» Assigned task
The reply must contain all of the records, unchanged.

Saved data entries
━━━━━━━━━━━━━━━━━━━━━━━━━━━━━━
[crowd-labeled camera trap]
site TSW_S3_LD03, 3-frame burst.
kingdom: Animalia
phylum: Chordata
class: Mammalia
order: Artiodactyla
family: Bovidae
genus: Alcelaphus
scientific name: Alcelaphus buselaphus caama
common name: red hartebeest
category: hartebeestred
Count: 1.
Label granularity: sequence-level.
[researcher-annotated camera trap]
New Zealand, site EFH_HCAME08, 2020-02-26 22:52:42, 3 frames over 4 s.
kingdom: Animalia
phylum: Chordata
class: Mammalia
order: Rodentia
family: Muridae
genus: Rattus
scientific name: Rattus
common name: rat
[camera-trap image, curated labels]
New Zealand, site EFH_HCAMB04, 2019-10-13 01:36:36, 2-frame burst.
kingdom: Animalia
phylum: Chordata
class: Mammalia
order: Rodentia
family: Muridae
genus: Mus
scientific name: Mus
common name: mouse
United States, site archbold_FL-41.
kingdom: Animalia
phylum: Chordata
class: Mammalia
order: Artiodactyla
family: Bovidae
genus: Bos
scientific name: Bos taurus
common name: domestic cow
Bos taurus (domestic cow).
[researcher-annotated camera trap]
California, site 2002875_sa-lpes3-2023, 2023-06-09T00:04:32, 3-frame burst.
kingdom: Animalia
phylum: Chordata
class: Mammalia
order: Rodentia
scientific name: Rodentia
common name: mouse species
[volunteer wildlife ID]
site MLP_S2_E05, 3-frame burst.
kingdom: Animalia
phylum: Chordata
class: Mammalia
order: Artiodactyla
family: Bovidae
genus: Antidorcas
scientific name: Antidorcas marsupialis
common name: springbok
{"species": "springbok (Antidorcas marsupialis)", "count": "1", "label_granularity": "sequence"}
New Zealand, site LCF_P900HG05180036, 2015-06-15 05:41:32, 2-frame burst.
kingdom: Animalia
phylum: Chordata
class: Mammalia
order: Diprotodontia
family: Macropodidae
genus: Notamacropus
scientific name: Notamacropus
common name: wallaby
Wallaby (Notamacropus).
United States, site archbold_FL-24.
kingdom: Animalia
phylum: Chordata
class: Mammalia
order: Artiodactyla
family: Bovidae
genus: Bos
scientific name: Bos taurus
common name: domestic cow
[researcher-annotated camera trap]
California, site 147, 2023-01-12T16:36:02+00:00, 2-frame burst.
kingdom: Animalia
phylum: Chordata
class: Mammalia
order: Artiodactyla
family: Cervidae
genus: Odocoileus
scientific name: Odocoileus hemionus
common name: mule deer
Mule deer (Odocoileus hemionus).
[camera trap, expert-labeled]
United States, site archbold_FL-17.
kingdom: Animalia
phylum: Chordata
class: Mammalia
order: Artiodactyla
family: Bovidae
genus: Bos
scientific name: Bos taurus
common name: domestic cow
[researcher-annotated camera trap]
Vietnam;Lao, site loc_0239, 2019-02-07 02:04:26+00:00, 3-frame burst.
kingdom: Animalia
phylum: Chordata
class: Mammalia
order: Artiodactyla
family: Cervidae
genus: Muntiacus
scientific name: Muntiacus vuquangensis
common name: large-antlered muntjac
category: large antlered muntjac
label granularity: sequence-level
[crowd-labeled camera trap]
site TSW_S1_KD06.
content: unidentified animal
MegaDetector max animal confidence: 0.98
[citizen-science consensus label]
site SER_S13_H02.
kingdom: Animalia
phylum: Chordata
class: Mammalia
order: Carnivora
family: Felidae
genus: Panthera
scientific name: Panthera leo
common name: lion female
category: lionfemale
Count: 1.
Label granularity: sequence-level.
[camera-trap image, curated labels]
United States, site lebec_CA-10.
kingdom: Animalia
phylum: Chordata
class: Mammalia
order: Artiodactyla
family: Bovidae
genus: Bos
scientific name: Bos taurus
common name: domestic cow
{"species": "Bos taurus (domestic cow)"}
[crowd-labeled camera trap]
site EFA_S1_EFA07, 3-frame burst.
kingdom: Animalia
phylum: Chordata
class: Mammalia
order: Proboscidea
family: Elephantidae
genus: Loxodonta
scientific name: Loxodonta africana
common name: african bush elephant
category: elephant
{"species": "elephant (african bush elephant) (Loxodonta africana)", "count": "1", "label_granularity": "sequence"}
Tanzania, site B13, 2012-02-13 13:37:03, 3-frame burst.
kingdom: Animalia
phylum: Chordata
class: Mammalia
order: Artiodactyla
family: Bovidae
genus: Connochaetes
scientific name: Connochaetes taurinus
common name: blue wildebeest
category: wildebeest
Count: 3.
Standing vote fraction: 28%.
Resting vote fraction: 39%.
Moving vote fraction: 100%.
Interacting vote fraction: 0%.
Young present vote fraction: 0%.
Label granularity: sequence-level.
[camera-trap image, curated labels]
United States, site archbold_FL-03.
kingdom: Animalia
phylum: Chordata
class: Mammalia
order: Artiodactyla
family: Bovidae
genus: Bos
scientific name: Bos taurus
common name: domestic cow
━━━━━━━━━━━━━━━━━━━━━━━━━━━━━━
» Output for this exercise
[crowd-labeled camera trap]
site TSW_S3_LD03, 3-frame burst.
kingdom: Animalia
phylum: Chordata
class: Mammalia
order: Artiodactyla
family: Bovidae
genus: Alcelaphus
scientific name: Alcelaphus buselaphus caama
common name: red hartebeest
category: hartebeestred
Count: 1.
Label granularity: sequence-level.
[researcher-annotated camera trap]
New Zealand, site EFH_HCAME08, 2020-02-26 22:52:42, 3 frames over 4 s.
kingdom: Animalia
phylum: Chordata
class: Mammalia
order: Rodentia
family: Muridae
genus: Rattus
scientific name: Rattus
common name: rat
[camera-trap image, curated labels]
New Zealand, site EFH_HCAMB04, 2019-10-13 01:36:36, 2-frame burst.
kingdom: Animalia
phylum: Chordata
class: Mammalia
order: Rodentia
family: Muridae
genus: Mus
scientific name: Mus
common name: mouse
United States, site archbold_FL-41.
kingdom: Animalia
phylum: Chordata
class: Mammalia
order: Artiodactyla
family: Bovidae
genus: Bos
scientific name: Bos taurus
common name: domestic cow
Bos taurus (domestic cow).
[researcher-annotated camera trap]
California, site 2002875_sa-lpes3-2023, 2023-06-09T00:04:32, 3-frame burst.
kingdom: Animalia
phylum: Chordata
class: Mammalia
order: Rodentia
scientific name: Rodentia
common name: mouse species
[volunteer wildlife ID]
site MLP_S2_E05, 3-frame burst.
kingdom: Animalia
phylum: Chordata
class: Mammalia
order: Artiodactyla
family: Bovidae
genus: Antidorcas
scientific name: Antidorcas marsupialis
common name: springbok
{"species": "springbok (Antidorcas marsupialis)", "count": "1", "label_granularity": "sequence"}
New Zealand, site LCF_P900HG05180036, 2015-06-15 05:41:32, 2-frame burst.
kingdom: Animalia
phylum: Chordata
class: Mammalia
order: Diprotodontia
family: Macropodidae
genus: Notamacropus
scientific name: Notamacropus
common name: wallaby
Wallaby (Notamacropus).
United States, site archbold_FL-24.
kingdom: Animalia
phylum: Chordata
class: Mammalia
order: Artiodactyla
family: Bovidae
genus: Bos
scientific name: Bos taurus
common name: domestic cow
[researcher-annotated camera trap]
California, site 147, 2023-01-12T16:36:02+00:00, 2-frame burst.
kingdom: Animalia
phylum: Chordata
class: Mammalia
order: Artiodactyla
family: Cervidae
genus: Odocoileus
scientific name: Odocoileus hemionus
common name: mule deer
Mule deer (Odocoileus hemionus).
[camera trap, expert-labeled]
United States, site archbold_FL-17.
kingdom: Animalia
phylum: Chordata
class: Mammalia
order: Artiodactyla
family: Bovidae
genus: Bos
scientific name: Bos taurus
common name: domestic cow
[researcher-annotated camera trap]
Vietnam;Lao, site loc_0239, 2019-02-07 02:04:26+00:00, 3-frame burst.
kingdom: Animalia
phylum: Chordata
class: Mammalia
order: Artiodactyla
family: Cervidae
genus: Muntiacus
scientific name: Muntiacus vuquangensis
common name: large-antlered muntjac
category: large antlered muntjac
label granularity: sequence-level
[crowd-labeled camera trap]
site TSW_S1_KD06.
content: unidentified animal
MegaDetector max animal confidence: 0.98
[citizen-science consensus label]
site SER_S13_H02.
kingdom: Animalia
phylum: Chordata
class: Mammalia
order: Carnivora
family: Felidae
genus: Panthera
scientific name: Panthera leo
common name: lion female
category: lionfemale
Count: 1.
Label granularity: sequence-level.
[camera-trap image, curated labels]
United States, site lebec_CA-10.
kingdom: Animalia
phylum: Chordata
class: Mammalia
order: Artiodactyla
family: Bovidae
genus: Bos
scientific name: Bos taurus
common name: domestic cow
{"species": "Bos taurus (domestic cow)"}
[crowd-labeled camera trap]
site EFA_S1_EFA07, 3-frame burst.
kingdom: Animalia
phylum: Chordata
class: Mammalia
order: Proboscidea
family: Elephantidae
genus: Loxodonta
scientific name: Loxodonta africana
common name: african bush elephant
category: elephant
{"species": "elephant (african bush elephant) (Loxodonta africana)", "count": "1", "label_granularity": "sequence"}
Tanzania, site B13, 2012-02-13 13:37:03, 3-frame burst.
kingdom: Animalia
phylum: Chordata
class: Mammalia
order: Artiodactyla
family: Bovidae
genus: Connochaetes
scientific name: Connochaetes taurinus
common name: blue wildebeest
category: wildebeest
Count: 3.
Standing vote fraction: 28%.
Resting vote fraction: 39%.
Moving vote fraction: 100%.
Interacting vote fraction: 0%.
Young present vote fraction: 0%.
Label granularity: sequence-level.
[camera-trap image, curated labels]
United States, site archbold_FL-03.
kingdom: Animalia
phylum: Chordata
class: Mammalia
order: Artiodactyla
family: Bovidae
genus: Bos
scientific name: Bos taurus
common name: domestic cow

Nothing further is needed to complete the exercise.